A beautifully preserved country mansion proves that history belongs to the bold.

This story originally appeared in the March/April 2022 issue of Missouri Life magazine.

Henry Blosser was three generations removed from his Swiss ancestors, but that didn’t stop the nineteenth-century land speculator from celebrating his heritage when he and his wife, Sarah, built their dream home in 1878 on 640 acres near the town of Malta Bend. Decorative trim and shutters and a roof embellished with stripes of red, blue, green, and black invoked the spirit of a Swiss chalet, even though the architecture was Second Empire and so very French.

The Blosser family came and went, and time leeched away the color and life from the home. When Dr. Arthur Elman and his wife, Carolyn, visited the house for the first time in 2014, it had been neglected, vandalized, and placed on Missouri Preservation’s endangered properties list.

****************************************

### EXERCISES
A) Check three statements against the piece on the Blosser mansion and say whether each one agrees with it. For each, answer yes or no and quote the exact words from the piece that settle it.
(i) Henry and Sarah Blosser built their home in 1878 near Malta Bend.
(ii) The house was built in the Swiss chalet style of architecture.
(iii) Dr. Arthur Elman and Carolyn first visited the house in 2016.
B) Go on writing the piece on the Blosser mansion, starting after its last sentence.

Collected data
****************************************

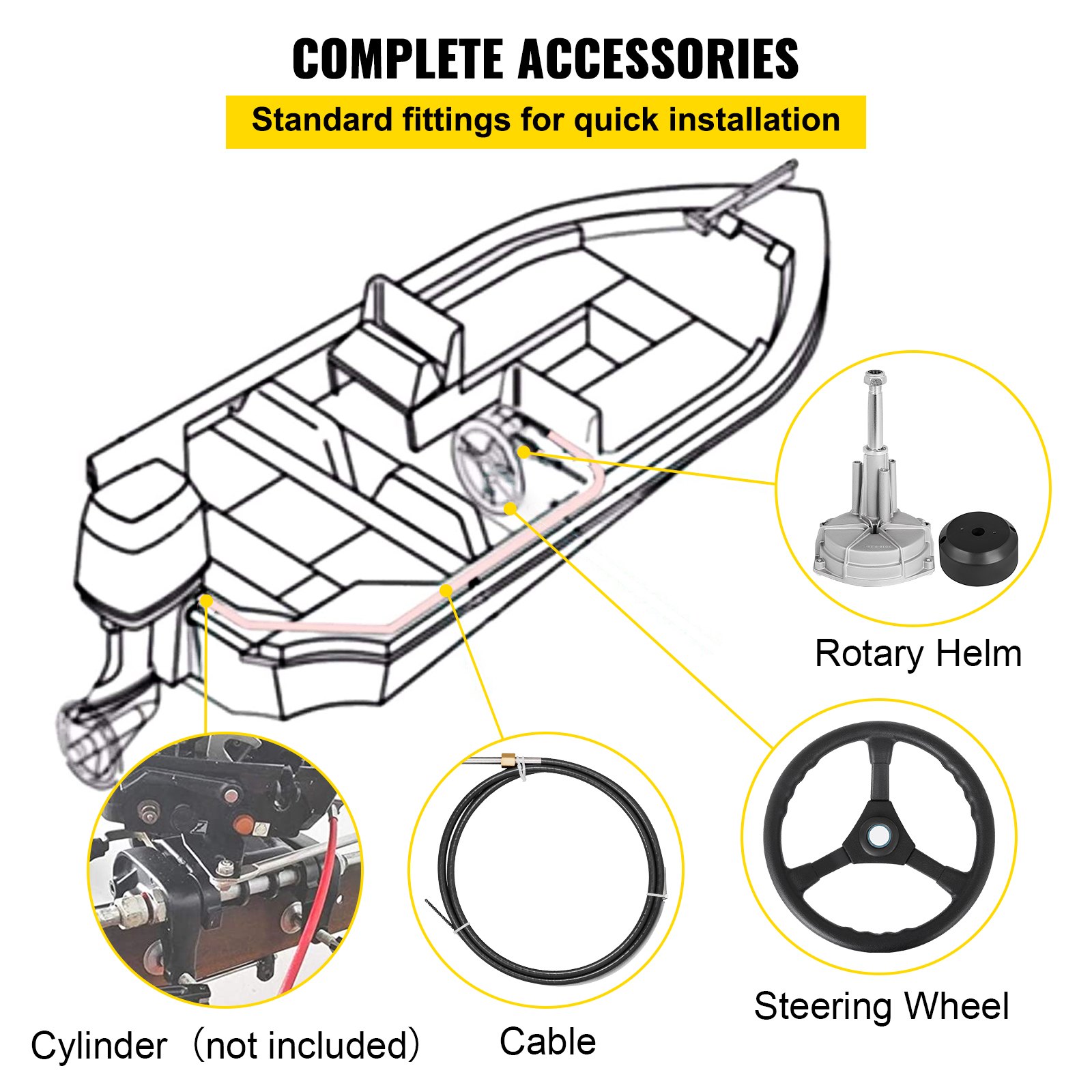 COMPLETE ACCESSORIES

Standard fittings for quick installation

Rotary Helm

Steering Wheel

Cylinder （not included）

Cable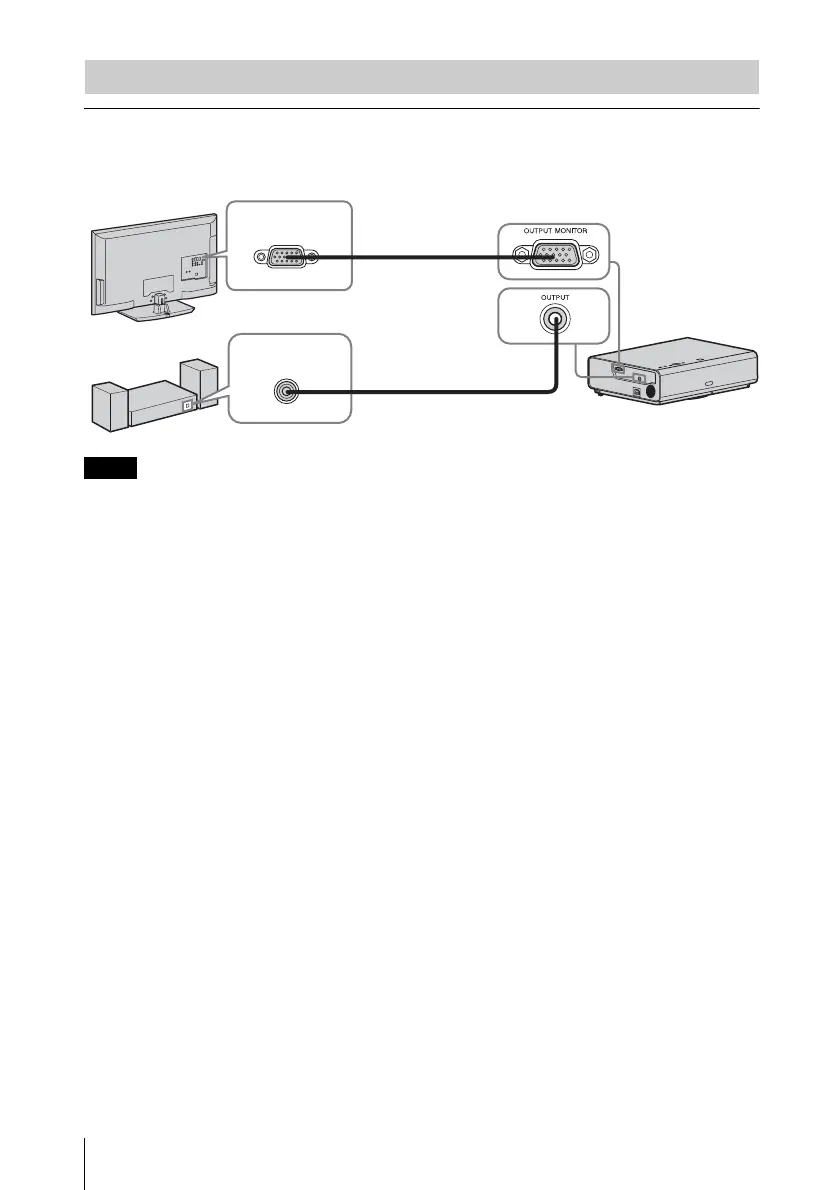 OUTPUT MONITOR

OUTPUT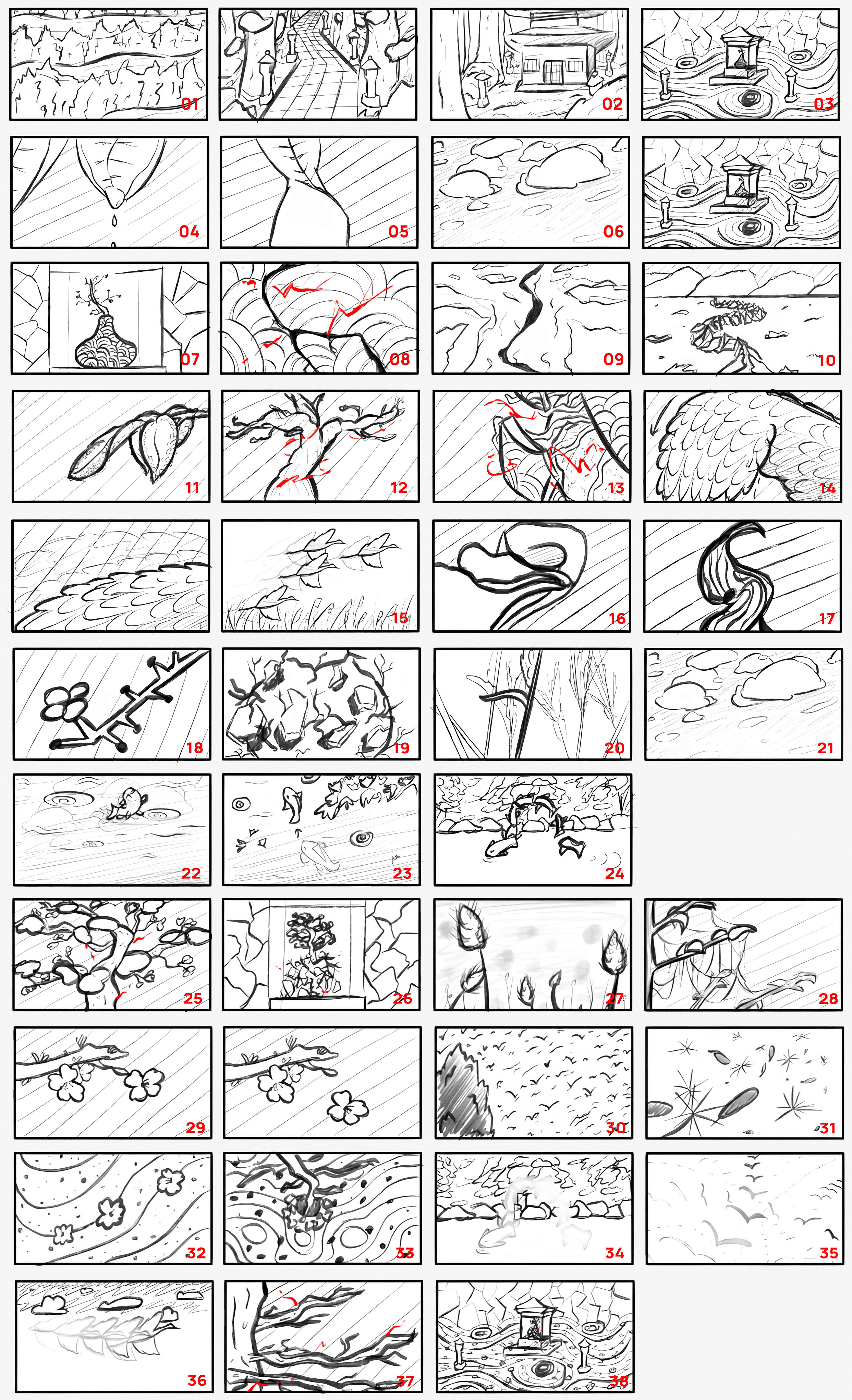 01
02
03
04
05
06
07
08
09
10
11
12
13
14
15
16
17
18
19
20
21
22
23
24
25
26
27
28
29
30
31
32
33
34
35
36
37
38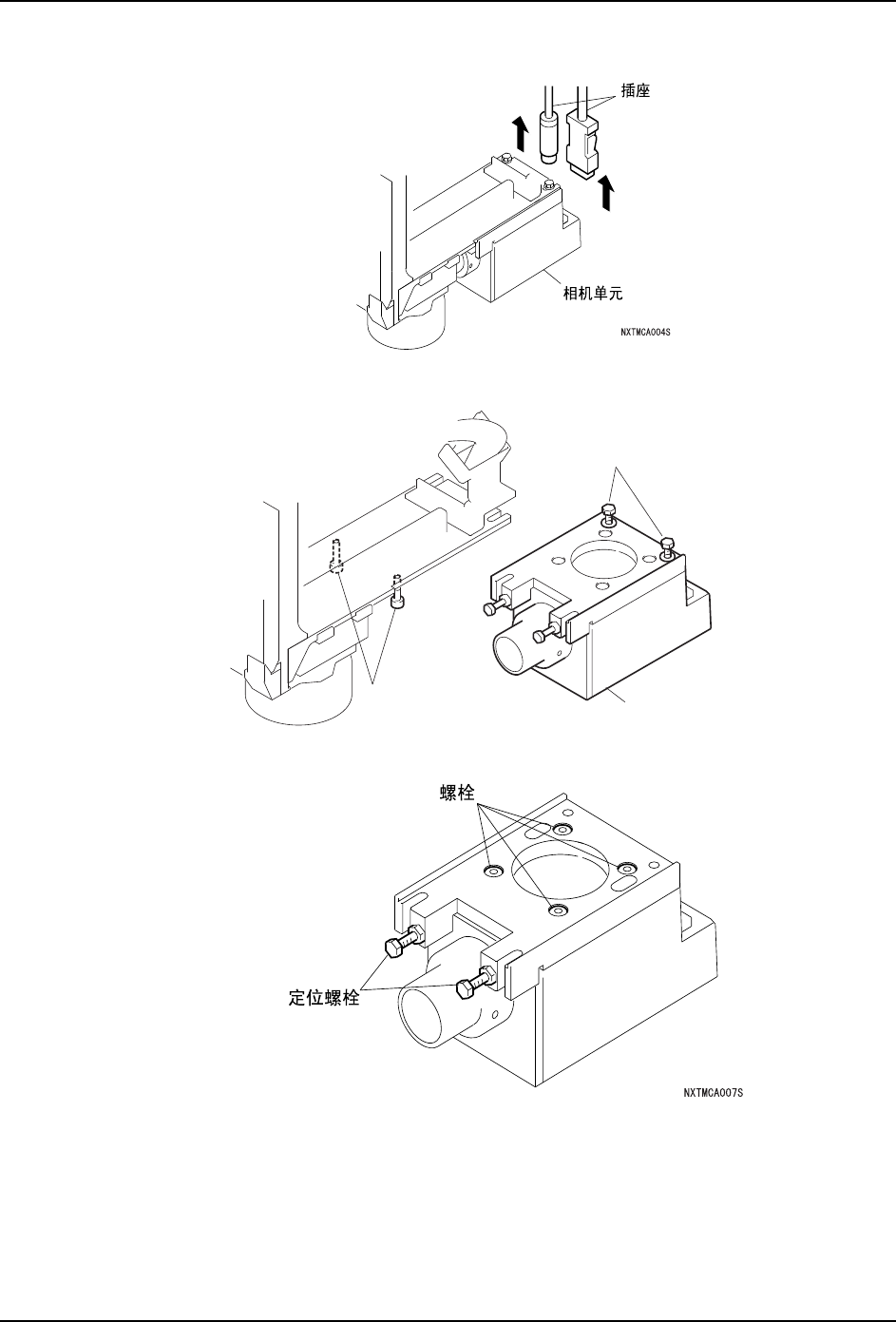 插座

相机单元

NXTMCA004S

螺栓

定位螺栓

NXTMCA007S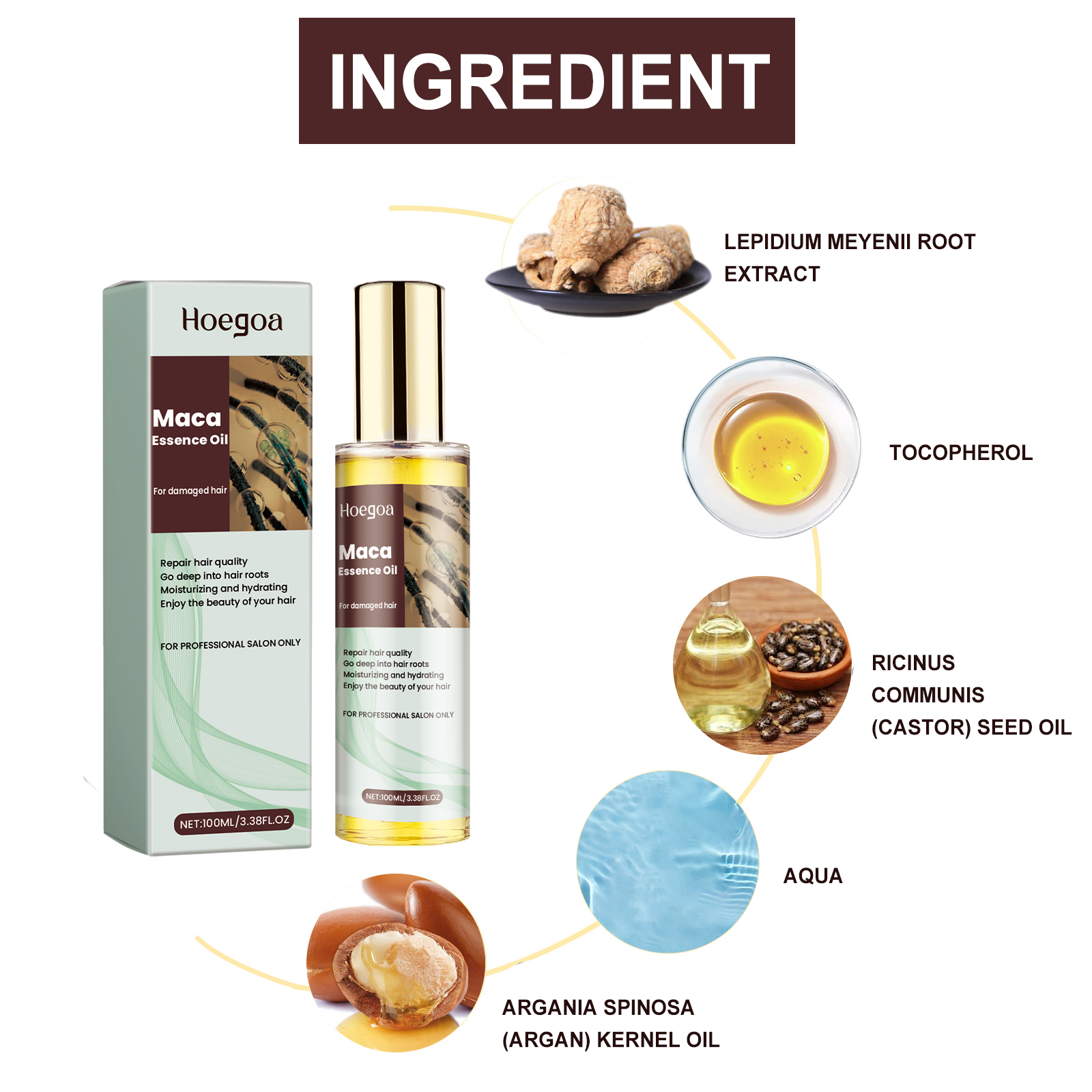 INGREDIENT

Hoegoa

Maca
Essence Oil

For damaged hair

Repair hair quality
Go deep into hair roots
Moisturizing and hydrating
Enjoy the beauty of your hair

FOR PROFESSIONAL SALON ONLY

NET:100ML/3.38FL.OZ

Hoegoa

Maca
Essence Oil

For damaged hair

Repair hair quality
Go deep into hair roots
Moisturizing and hydrating
Enjoy the beauty of your hair

FOR PROFESSIONAL SALON ONLY

NET:100ML/3.38FL.OZ

LEPIDIUM MEYENII ROOT EXTRACT

TOCOPHEROL

RICINUS COMMUNIS (CASTOR) SEED OIL

AQUA

ARGANIA SPINOSA (ARGAN) KERNEL OIL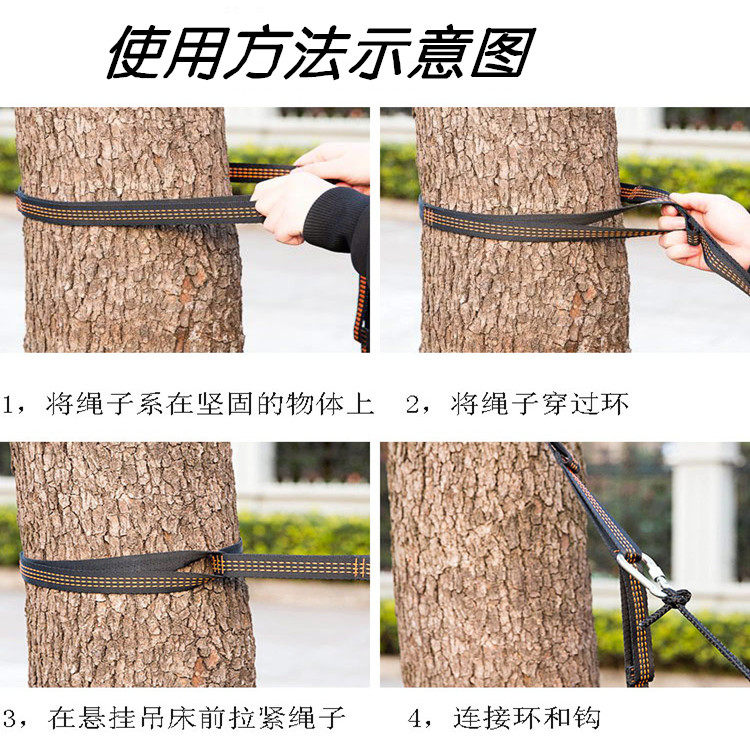 使用方法示意图

1，将绳子系在坚固的物体上

2，将绳子穿过环

3，在悬挂吊床前拉紧绳子

4，连接环和钩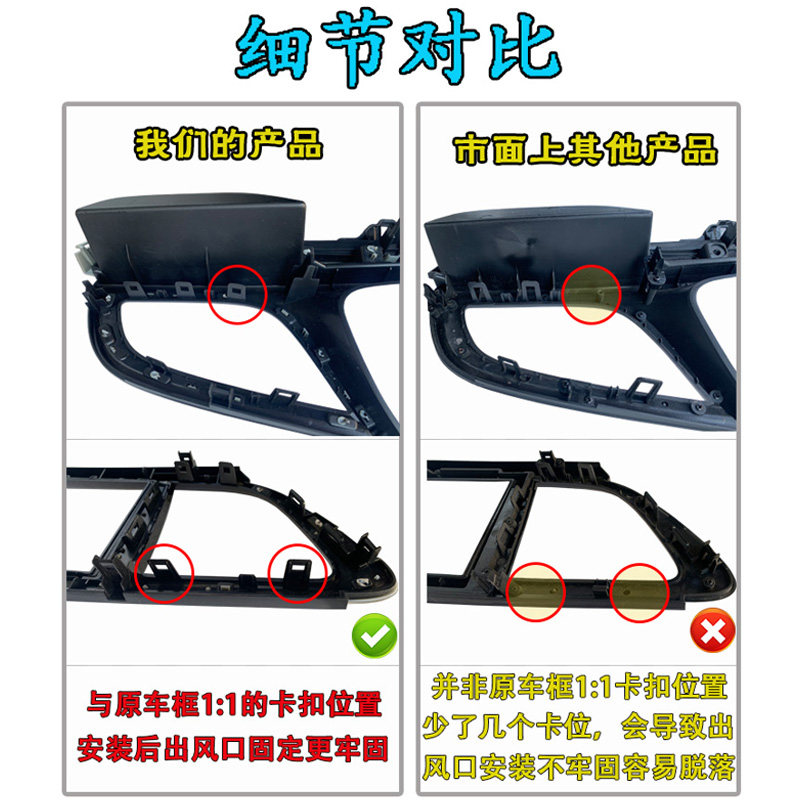 细节对比

我们的产品

与原车框1:1的卡扣位置
安装后出风口固定更牢固

市面上其他产品

并非原车框1:1卡扣位置
少了几个卡位，会导致出
风口安装不牢固容易脱落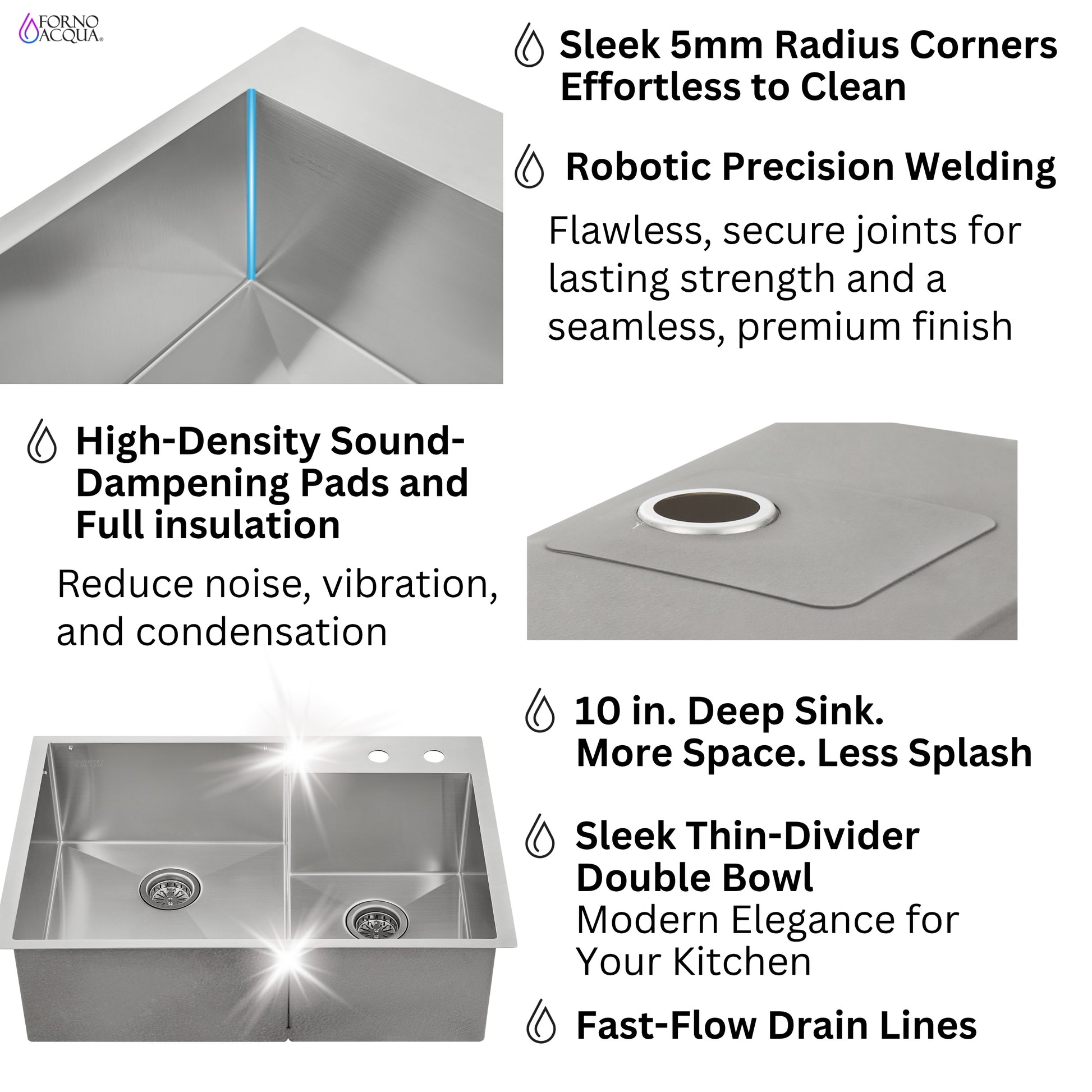 FORNO ACQUA®

Sleek 5mm Radius Corners Effortless to Clean

Robotic Precision Welding

Flawless, secure joints for lasting strength and a seamless, premium finish

High-Density Sound-Dampening Pads and Full insulation

Reduce noise, vibration, and condensation

10 in. Deep Sink. More Space. Less Splash

Sleek Thin-Divider Double Bowl

Modern Elegance for Your Kitchen

Fast-Flow Drain Lines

****************************************

### RESULTS OF THE TASKS
A)
(i) Yes: "built their dream home in 1878 on 640 acres near the town of Malta Bend"
(ii) No: "even though the architecture was Second Empire and so very French"
(iii) No: "visited the house for the first time in 2014"

B)
The fertile cropland it was sitting on was more valuable than the house itself, and it was destined for demolition—until the Elmans stepped up to save both the house and the equally impressive barn. Art and Carolyn hired Kelee Katillac, a noted interior designer with a track record of reinvigorating historic properties. Kelee and her team of preservation contractors and consultants were hired to preserve the buildings to the stringent standards required of a property on the National Register of Historic Places, while making them comfortable for modern living and reflective of the Elmans’ personal tastes and interests.

Kelee had the 1776 wallpaper design, representing the triumph of democracy over empire, recolored in Jefferson yellow for the home’s dining room. The restored fireplace is crested by a porcelain plate collection that includes Minton and Wedgewood and an original eighteenth-century Chippendale mirror. 
—Photos by Aaron Leimkuehler

To accomplish that, Kelee relied heavily on color.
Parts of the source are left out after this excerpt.